Now I used a hash table to quickly find items in the game library I’m working on. This is what I meant by being able to change a vector for a hash table. The effect on the design is small when just considering the vector vs. hash table but bigger when you consider the other changes this small change allows. Getting rid of the bitmask and taking a registration approach should allow the game library to grow and expand much bigger than a bitmask would allow.
It also simplifies the complexity of the overall solution.
Sure a hash table is a little harder and more complicated to use than a simple vector. And a bitmask is easier and simpler than registering items. But the biggest advantage I think will be in how new items can be added with no knowledge of other items. And I don’t have to go back to older items to make them aware of new items.
So when you’re designing your solutions, look for hard limits and look for places where code knows about other code. If you find yourself creating a constant to track the maximum number of something. Ask yourself what will happen if you eventually need more?

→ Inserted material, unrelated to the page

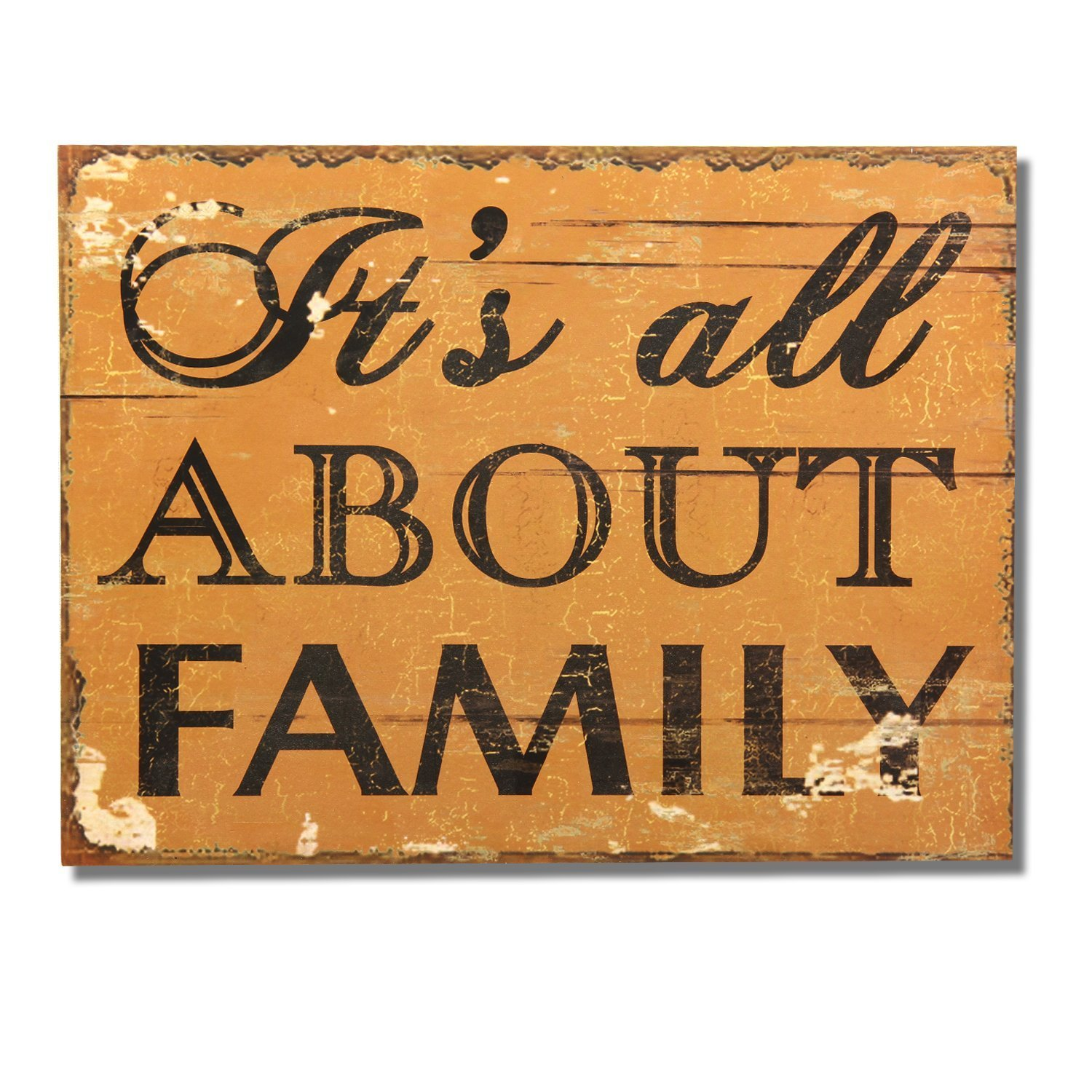 All About Family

And as you write or change code in one place, if you find that you have to visit several other places to make allowances, then stop to look for ways that you can shift things around so that these changes can be done separately.
Do this even when you think it’s no big deal and still easy to manage. Because eventually, the problem will get bigger and then you’ll feel stuck in a design that’s starting to feel like a lot of work. And when you try scaling even bigger yet, you might really wish you had made a change way back when it was a minor inconvenience.